Exercise description>
Continue the following passage on New Orleans street peddlers, starting after its final sentence.

Document section>
When strawberries appear, preceding the blackberry season, peddlers, both white and colored, both male and female, appear all over the city. Even Sunday mornings resound with cries of

I got strawberries, Lady!
Strawberries, Lady!
Fifteen cents a basket –
Two baskets for a quarter.

The housewives emerge, peer into the small boxes of berries, inspecting carefully, always raising the top layer of fruit to see the ones beneath. There is a little trade trick of putting the reddest and biggest berries on top, green, dry or small ones – the culls – underneath to which all Louisiana housekeepers are wise.

Between the strawberry and blackberry seasons cries of ‘Jewberry, Lady! Nice jewberries!’ may be heard. This is the dewberry season.

In Abbeville, an elderly French woman drives a mule before an ancient, creaky wagon, and peddles fruit and vegetables each morning, calling her wares in a weird mixture of French and Cajun English. Known as Madame Mais-Là, she pulls up before a house and announces: ‘Hello, dere! Voulez-vous légumes au-jourd’ hui? Des bonnes carrots. Des bonnes papates douces. Des pommes de terre. Des choux-fleurs. Non? Pas ça aujourd’hui. Bien. Geedy up, dere!’

The French Market

The vending of food in New Orleans streets is a custom as old as the city itself. In earlier days the peddlers were even more numerous. Buying from these wandering marchandes was extremely convenient. Prices were low, the produce of good quality; often it was possible, after a bit of wrangling, to strike off a bargain.

Earlier counterparts of present-day hawkers were the Green Sass Men, no longer in existence. The Daily Picayune of July 2.4, 1846, describes them thus:

Their stocks were very small, consisting generally of vegetables, a small amount of fruit such as figs, peaches and melons and – by way of variety, although not strictly a vegetable product – cream cheeses. These commodities were generally carried in old champagne baskets balanced on the heads of the Green Sass Men, and their cry, as near as it can be translated, is ‘ ‘Ears ycrfineniceartaties, artichokes, cantelopes, feegs and arnicerkereama – cheeses! ‘Ear! ‘Ear!’

Most of the French and American slave-owners of long ago were a thrifty lot, and those slaves too old to be of other use were often put out into the city streets to peddle the surplus products of the plantations. Throughout the year, day in, day out, their cries resounded through the streets of New Orleans. All masters were required to purchase licenses for their slaves, but often added thousands of dollars per year to their incomes by so doing. De Bore, of sugar fame, who owned a huge plantation in New Orleans where Audubon Park now spreads, ‘produced at least six thousand dollars per annum’ in this fashion, according to one authority. Newspapers of the period criticized slave street-vending as a ‘very picayunish business,’ but it lifted many of the Negroes’ owners into affluence.

Data listing>
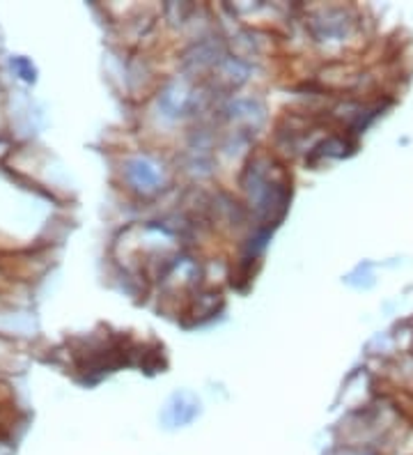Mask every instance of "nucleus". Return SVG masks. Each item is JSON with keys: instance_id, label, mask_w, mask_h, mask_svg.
Wrapping results in <instances>:
<instances>
[{"instance_id": "f257e3e1", "label": "nucleus", "mask_w": 413, "mask_h": 455, "mask_svg": "<svg viewBox=\"0 0 413 455\" xmlns=\"http://www.w3.org/2000/svg\"><path fill=\"white\" fill-rule=\"evenodd\" d=\"M12 67H17L19 72H21V76L26 78V81H33L35 78V69L30 65H28L23 58H17V60H12Z\"/></svg>"}]
</instances>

Result of the exercise>
Each season had its special commodities. Early spring saw the arrival of strawberries, of Japanese plums. Later, watermelons, dewberries, blackberries and figs appeared. Wild ducks, rice birds and other game were sold on the streets during winter. At the French Market Choctaw Indian squaws sat stoically at the curbs, offering gumbo filé – powdered sassafras, frequently used instead of okra to thicken gumbo – other herbs and roots, baskets and pottery. Fat Negresses in starched white aprons and garish tignons sold cakes, molasses and coffee dripped while you waited. Other peddlers offered everything from cheap jewelry to live canaries in cages. Chickens, alive but limply resigned to fate, trussed up in bunches like carrots, were carried up and down the city streets by men who poked their heads into the windows of homes and yelled, ‘Cheeec-ken, Madame? Nice fat spring cheee-ken?’

The peddlers of fish probably were the most insistent. The Daily Picayune of April 4, 1889, reports:

During the Lenten season, when fish were in great demand, the basket peddlers of the finny product do an excellent business, especially in selling the inferior kinds of fish. Their wares are not always of the freshest and in many cases on the verge of decomposition, yet they succeed in imposing upon the careful housewife or servant by stout protestations that their fish are perfectly fresh. . . . They ring at doorbells and if not promptly answered jerk the wire as though they would pull the bell from its fastenings. A simple refusal to purchase incenses them, and they thrust their offensive-smelling fish in the faces of persons, and if they are still refused frequently give vent to curses and abuse of those whom they seek to impose on.

A salesman of oysters, carrying his merchandise in tin pails, was also common at one time, crying,

Oyta! Sally! Oy ta! Sally!

Or sometimes,

Oyster Man! Oyster Man!
Get your fresh oysters from the Oyster Man!
Bring out your pitcher, bring out your can,
Get your nice fresh oysters from the Oyster Man!

There was the Icecream Man, humorously depicted by Léon Fremeaux, in a volume of sketches titled New Orleans Characters, as a barefooted Negro wearing patched trousers, holding in one hand a white cloth, carrying in his other a basket, and on his head, at a perilous balance, an icecream freezer! His cry was

Creme à la glace;
Creme à la vanille!

Or, facetiously,

Icecream, lemonade,
Brown sugar and rotten aig!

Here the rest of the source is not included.